Alfred Wojciechowski, a principal in a Boston design firm, said that for density to work, people have to feel comfortable moving out into the public realm.
“It’s very much about walkability. Goods and services have to be immediately available. You have to be able to walk to them.”
Wojciechowski quoted design theorist Christopher Alexander, who called the ineffable combination of factors that make a neighborhood pleasant the “quality without a name,” sometimes abbreviated by designers as “QWAN.”
Developer Roger Cassin agreed. “A five-minute walk in a neighborhood where you feel uncomfortable is too far.”
In many cases, achieving greater density means building taller buildings, something that often proves unpopular, especially in the Boston area.
“We’re an awfully conservative city when it comes to high buildings,” said David Lee, a partner in a Boston architectural firm and an adjunct professor at the Harvard Graduate School of Design. “Anything over three stories and people come out and rebel against it. We’re still stuck in the 19th century. We haven’t even made it into the 20th.”
“The dominant religion has always been the religion of short buildings,” said Dixon. “I challenge anyone to claim that their lives have been harmed by a tall building.”
The second panel concentrated on how public policy could be used to achieve greater density. Stephanie Pollock of the Conservation Law Foundation said that the debate over density needed to be reframed.
“Public policy is the art of solving problems, but density is not a problem that anyone wants to solve. In order to inject density into the public policy debate, we must propose it as a solution to other problems.”

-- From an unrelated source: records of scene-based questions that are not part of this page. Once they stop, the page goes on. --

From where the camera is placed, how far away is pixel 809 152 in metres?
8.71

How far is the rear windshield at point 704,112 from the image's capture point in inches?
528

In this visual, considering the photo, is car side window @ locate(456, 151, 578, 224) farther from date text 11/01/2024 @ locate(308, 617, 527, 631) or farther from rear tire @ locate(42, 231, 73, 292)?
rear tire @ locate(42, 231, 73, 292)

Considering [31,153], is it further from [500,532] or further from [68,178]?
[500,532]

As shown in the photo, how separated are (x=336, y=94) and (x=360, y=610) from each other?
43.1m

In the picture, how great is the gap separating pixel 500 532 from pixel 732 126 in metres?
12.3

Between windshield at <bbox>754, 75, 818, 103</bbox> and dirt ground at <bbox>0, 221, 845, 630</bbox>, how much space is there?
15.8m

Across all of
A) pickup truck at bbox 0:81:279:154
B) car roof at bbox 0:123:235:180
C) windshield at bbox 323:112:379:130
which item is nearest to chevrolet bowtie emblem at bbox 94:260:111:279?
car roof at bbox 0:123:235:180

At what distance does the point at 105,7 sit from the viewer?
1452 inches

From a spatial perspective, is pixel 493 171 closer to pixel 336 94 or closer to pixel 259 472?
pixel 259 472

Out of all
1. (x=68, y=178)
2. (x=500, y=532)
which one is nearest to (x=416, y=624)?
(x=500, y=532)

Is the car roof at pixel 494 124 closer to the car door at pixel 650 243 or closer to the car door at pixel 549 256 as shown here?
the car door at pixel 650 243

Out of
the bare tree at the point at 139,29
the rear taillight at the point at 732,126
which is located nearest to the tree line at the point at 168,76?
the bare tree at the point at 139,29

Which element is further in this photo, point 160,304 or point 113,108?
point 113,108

Edward Moscovich, an independent economist and consultant, identified one such problem.
“In the commonwealth as a whole, most public officials know that development should take place someplace else. If residential development is proposed, their job is to stop it. Why? Because it costs about $6,000 per year to educate a child, and they know the real estate taxes on a $300,000 home won’t cover it.”

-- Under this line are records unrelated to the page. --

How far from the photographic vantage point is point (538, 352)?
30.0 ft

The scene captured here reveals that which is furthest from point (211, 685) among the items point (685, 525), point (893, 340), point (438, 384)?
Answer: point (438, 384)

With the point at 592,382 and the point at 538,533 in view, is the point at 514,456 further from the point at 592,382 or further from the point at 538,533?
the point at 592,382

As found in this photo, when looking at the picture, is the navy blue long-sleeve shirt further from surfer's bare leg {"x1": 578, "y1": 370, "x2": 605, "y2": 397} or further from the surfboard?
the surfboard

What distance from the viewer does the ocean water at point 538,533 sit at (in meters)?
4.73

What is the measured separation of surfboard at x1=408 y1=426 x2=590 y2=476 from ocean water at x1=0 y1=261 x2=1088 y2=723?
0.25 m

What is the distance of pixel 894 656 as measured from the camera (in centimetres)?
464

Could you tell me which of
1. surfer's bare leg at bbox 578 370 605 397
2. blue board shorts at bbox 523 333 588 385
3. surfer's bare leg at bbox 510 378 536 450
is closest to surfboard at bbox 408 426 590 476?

The result of this reluctance to build housing results in housing shortages, which results in higher housing costs, which tends to reduce density. Some members of the panel spoke about using incentives to counter this tendency.
Barry Bluestone, an economist who directs the Center for Urban and Regional Policy at Northeastern University, suggested that the state government offer cities a $2,000-$3,000 density bonus for each unit of housing built to help cover the cost of schools and other services.
What chance is there that Boston and other communities will begin to see density as the solution to the problems they face? Euchner believes that conferences like this one may help to move decision makers in the right direction.
“Communities are constantly debating the level of development they should allow. I think forums like this one create greater literacy and awareness about this subject, and when people can talk intelligently, it can have an enormous impact on the debate. I think people are more open to density than they were a couple of years ago.”